Hi I use Prochem products >>> http://www.prochem.co.uk/ just a bit of info, after a few washes ie carpets you may have to replace the protector as it breaks down with each wash. read the small print as some companies wont guarantee to protect all spills ie curry, beetroot juice. Some guards will help protect carpets from causing shading by the sun blue carpets being one of the worst some wont.


----------



## Zebedee (Oct 3, 2007)

I really wonder about protecting the upholstery and carpets!

We do of course (  :roll: ) with throws on all the seats, and even took out the carpets and replaced them with a length of carpet runner.
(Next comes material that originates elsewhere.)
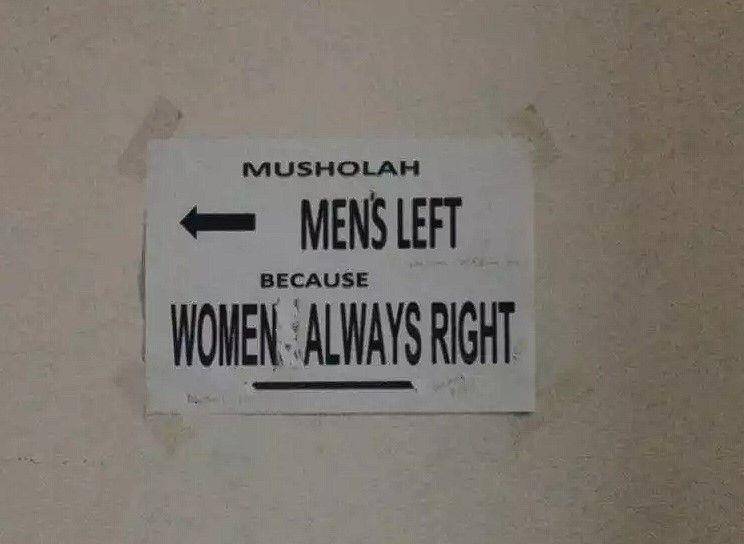 peraturan absurd di kelas (twitter.com/actihadid)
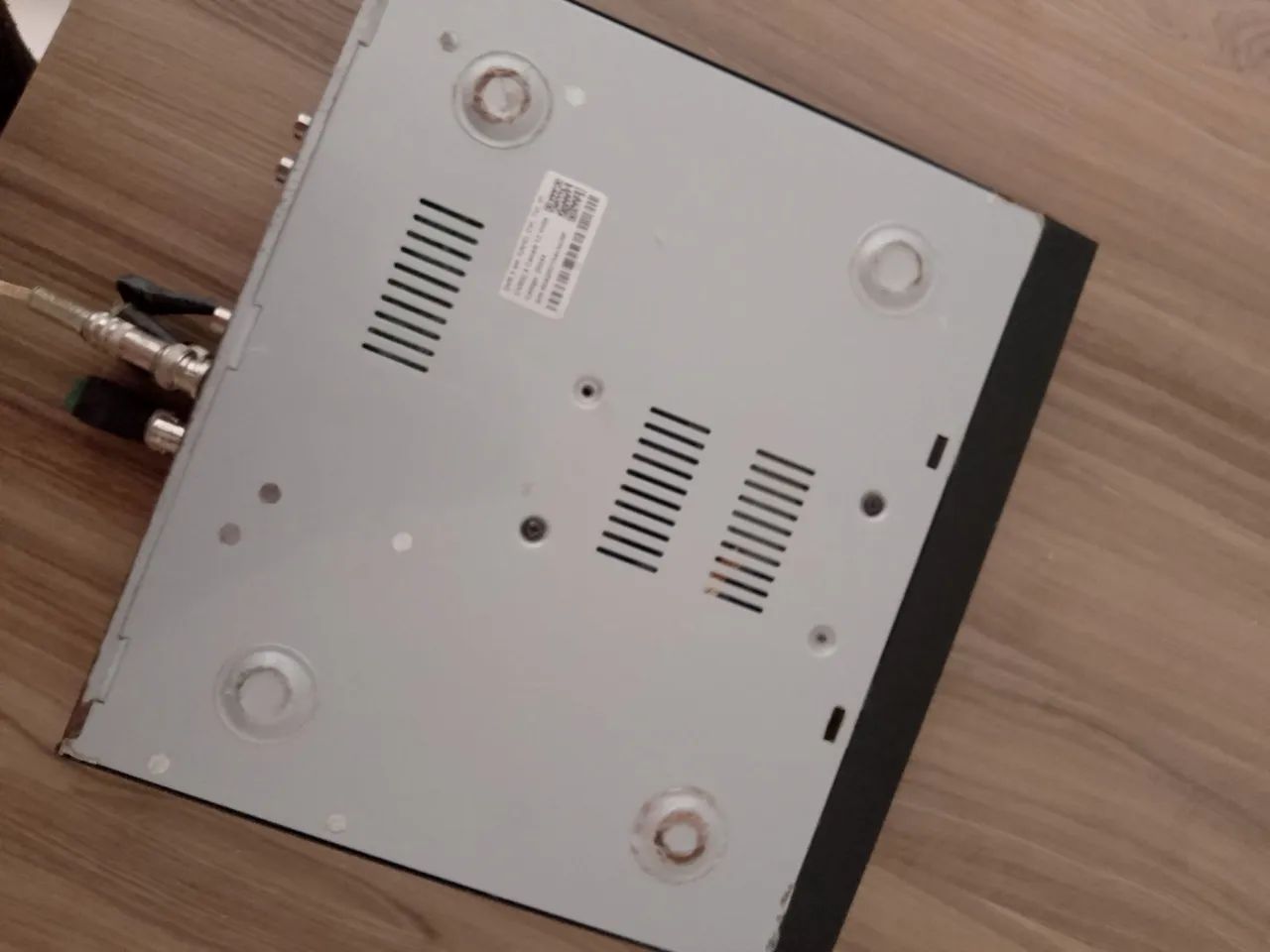 Gravador de Câmeras Segurimax 5 em 1 - pouco usado - Foto 3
Nett result - we shall never enjoy the benefit of our nicely patterned upholstery because we are so concerned with keeping it clean for the benefit of the next owner of the van.

Daft or what?? 8O 8O 

But I'm quite sure we shall carry on using the throws, and keep the carpets safe and clean in the loft!


----------



## PIEDODGER (Aug 22, 2008)

YES! and to think that some people get put of from buying a certain make and model of MH, even paying that little bit extra to get the interior they love and then remove the carpets etc.


----------



## des (Aug 13, 2005)

wishing we had scotch guard in parliament! might keep them out of our government!

des


----------



## rowley (May 14, 2005)

Scotchgard can be bought direct from 3m themselves. Postage is very reasonable.
www.3mselect.co.uk


----------



## Imbiber (May 11, 2007)

We had Paintseal applied to our van.

5 year guarantee - was a bit sceptical at first but junior member got felt tip on one of the sofa's :evil: came out no problem!

They do the interior and exterior.

http://www.paintsealdirect.com/


----------